01 -
In a measuring jug, gently heat milk and cream together in the microwave for 1 minute. Keep it aside for later.
02 -
Use a large pot and melt butter on medium heat. Toss in the finely diced onion and stir often while cooking for 10 minutes. Bring the heat down to medium-low and caramelize the onion for another 10–15 minutes. Add thyme and garlic, and let it cook for 2 minutes.
03 -
Turn off the heat to let the pot cool slightly. Slowly mix the warmed milk and cream into the pot.
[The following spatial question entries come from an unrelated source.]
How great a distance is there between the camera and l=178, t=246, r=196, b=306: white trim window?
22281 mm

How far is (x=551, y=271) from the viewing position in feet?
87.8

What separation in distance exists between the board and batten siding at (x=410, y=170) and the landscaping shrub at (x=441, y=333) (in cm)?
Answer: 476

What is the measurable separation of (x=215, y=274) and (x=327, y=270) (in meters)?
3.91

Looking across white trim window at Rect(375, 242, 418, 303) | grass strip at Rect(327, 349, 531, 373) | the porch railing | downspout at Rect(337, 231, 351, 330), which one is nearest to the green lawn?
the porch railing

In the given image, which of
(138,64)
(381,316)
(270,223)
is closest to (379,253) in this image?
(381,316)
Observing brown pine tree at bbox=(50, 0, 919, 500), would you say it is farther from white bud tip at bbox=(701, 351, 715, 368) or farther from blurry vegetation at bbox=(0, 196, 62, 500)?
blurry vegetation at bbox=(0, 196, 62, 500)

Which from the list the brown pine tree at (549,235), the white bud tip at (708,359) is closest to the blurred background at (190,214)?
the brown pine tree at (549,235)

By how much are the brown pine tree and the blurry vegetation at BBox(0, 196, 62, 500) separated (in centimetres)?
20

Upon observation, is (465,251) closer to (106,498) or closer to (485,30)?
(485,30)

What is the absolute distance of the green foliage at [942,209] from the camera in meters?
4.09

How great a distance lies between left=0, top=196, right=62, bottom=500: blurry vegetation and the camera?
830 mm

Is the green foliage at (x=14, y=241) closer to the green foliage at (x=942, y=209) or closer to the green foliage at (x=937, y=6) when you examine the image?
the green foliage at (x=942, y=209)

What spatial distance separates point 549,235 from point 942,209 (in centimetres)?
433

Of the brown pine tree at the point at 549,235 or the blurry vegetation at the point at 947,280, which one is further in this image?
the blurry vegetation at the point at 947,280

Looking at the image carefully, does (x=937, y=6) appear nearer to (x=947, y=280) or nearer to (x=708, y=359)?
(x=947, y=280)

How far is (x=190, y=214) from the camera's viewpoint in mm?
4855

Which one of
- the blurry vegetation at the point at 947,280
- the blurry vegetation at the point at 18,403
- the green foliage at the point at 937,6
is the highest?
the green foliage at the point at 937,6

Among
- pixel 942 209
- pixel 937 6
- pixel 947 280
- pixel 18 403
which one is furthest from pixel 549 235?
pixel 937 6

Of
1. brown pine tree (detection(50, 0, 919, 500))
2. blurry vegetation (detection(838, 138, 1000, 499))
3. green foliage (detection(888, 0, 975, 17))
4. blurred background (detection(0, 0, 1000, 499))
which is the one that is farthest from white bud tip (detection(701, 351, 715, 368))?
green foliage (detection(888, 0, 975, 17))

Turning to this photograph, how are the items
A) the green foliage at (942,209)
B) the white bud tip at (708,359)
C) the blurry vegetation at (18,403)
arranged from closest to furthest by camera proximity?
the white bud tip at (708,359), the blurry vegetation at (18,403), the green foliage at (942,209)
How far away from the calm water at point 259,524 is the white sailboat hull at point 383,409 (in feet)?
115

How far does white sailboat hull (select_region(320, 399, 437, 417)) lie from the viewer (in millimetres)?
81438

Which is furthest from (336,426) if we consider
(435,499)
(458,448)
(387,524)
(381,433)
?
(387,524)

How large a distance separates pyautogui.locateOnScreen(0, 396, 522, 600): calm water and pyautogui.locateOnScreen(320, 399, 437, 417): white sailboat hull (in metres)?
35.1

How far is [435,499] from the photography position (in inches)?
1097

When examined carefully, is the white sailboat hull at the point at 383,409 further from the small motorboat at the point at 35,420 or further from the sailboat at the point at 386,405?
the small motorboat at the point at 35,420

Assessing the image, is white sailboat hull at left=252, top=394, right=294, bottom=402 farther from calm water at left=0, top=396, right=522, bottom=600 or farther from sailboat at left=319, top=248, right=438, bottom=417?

Bring it to a boil over medium-high heat and then take it off again.
04 -
Add the Gruyère and Parmesan, a little at a time, into the sauce. Stir in between to ensure a smooth melt. Sprinkle in salt and pepper to enhance the flavors.
05 -
Peel the russet potatoes, then use a mandoline slicer or a sharp knife to cut them into 3 mm slices. Try to make the slices uniform for even baking.
06 -
Use a 2.5-litre (or 23x33 cm) oven dish, lightly greased. Lay down one third of the potato slices, then sprinkle with a bit of salt. Pour over one third of the sauce. Repeat layers until everything is used up, ending with the sauce on top.
07 -
Use foil to cover the dish and bake at 175°C (350°F) for an hour in the preheated oven.
08 -
Take off the foil and bake uncovered for another 30 minutes. If you like a crispy top, switch to broil mode at 220°C (425°F) for about 1–2 minutes. Watch closely.
09 -
Out of the oven, let it sit for 5–10 minutes so the sauce thickens up. Finish it off by sprinkling chopped chives on top.